An online soccer network in eastern Libya played a key role in informing the outside world of developments in the eastern city of Benghazi and shuttling foreign journalists from the Egyptian border into areas controlled by forces opposed to Libyan leader Col. Moammar Gadaffi.

Tawfik al-Shohiby, a rebel in Benghazi, Libya’s second largest city which fell to the protesters after bitter fighting, used his soccer network to initially distribute flash drives and CDs with videos of the fighting in Benghazi and elsewhere in the country to friends in other towns and to journalists. It was their way of circumventing the Gadaffi regime’s efforts to prevent news of the regime’s brutal crackdown to reach the outside world by clamping down on Internet access and telephone communications.

Once anti-Gadaffi forces gained control of towns in eastern Libya, the soccer network began shuttling the first journalists to those areas.
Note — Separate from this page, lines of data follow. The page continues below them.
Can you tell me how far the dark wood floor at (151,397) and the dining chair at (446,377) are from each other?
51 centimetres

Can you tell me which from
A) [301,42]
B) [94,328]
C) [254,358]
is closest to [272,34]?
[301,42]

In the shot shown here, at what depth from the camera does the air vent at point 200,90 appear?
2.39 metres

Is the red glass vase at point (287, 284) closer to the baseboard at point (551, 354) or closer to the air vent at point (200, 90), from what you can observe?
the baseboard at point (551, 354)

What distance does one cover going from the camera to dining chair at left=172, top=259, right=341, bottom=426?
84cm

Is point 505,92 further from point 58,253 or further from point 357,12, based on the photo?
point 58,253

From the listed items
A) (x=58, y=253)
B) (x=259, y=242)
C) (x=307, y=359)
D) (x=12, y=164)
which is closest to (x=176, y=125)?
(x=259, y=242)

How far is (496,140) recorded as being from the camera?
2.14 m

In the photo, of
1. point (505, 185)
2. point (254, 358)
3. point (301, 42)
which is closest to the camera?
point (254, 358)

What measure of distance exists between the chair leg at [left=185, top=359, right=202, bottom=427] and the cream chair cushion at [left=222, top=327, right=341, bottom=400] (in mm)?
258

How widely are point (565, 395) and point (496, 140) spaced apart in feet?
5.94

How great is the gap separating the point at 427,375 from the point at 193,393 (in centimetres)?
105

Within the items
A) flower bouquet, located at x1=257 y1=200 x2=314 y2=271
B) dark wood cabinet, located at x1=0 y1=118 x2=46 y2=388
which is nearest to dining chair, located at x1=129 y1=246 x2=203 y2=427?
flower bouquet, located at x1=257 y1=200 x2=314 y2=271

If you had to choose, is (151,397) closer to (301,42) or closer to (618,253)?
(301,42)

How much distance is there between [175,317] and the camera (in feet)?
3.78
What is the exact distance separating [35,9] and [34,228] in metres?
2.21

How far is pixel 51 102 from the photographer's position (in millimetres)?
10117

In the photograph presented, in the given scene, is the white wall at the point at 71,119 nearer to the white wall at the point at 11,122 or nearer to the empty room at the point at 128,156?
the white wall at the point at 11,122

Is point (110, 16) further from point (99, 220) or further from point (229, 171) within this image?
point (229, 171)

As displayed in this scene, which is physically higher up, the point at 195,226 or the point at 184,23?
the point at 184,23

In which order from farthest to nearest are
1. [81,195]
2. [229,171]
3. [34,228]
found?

The Gadaffi regime has refused to let journalists into the country.

"I have friends from east to west, north to south," Al-Shohiby said referring to his soccer network. "There are two guys in Sabha, one in Zawiyah, three friends in Misurata, for example," he said, speaking of towns where pro- and anti-Gadaffi forces clashed this week.

Al Shohiby said one of his relatives bought $75,000 in automatic weapons from arms dealers on the Egyptian border at the beginning of the revolt against Gadaffi and distributed them to citizens' groups in towns like Al Bayda, hometown of the mother of soccer playing Gadaffi son Saadi al-Gadaffi..

It wasn’t immediately clear whether Al-Shohiby’s network also played a role in distributing the arms.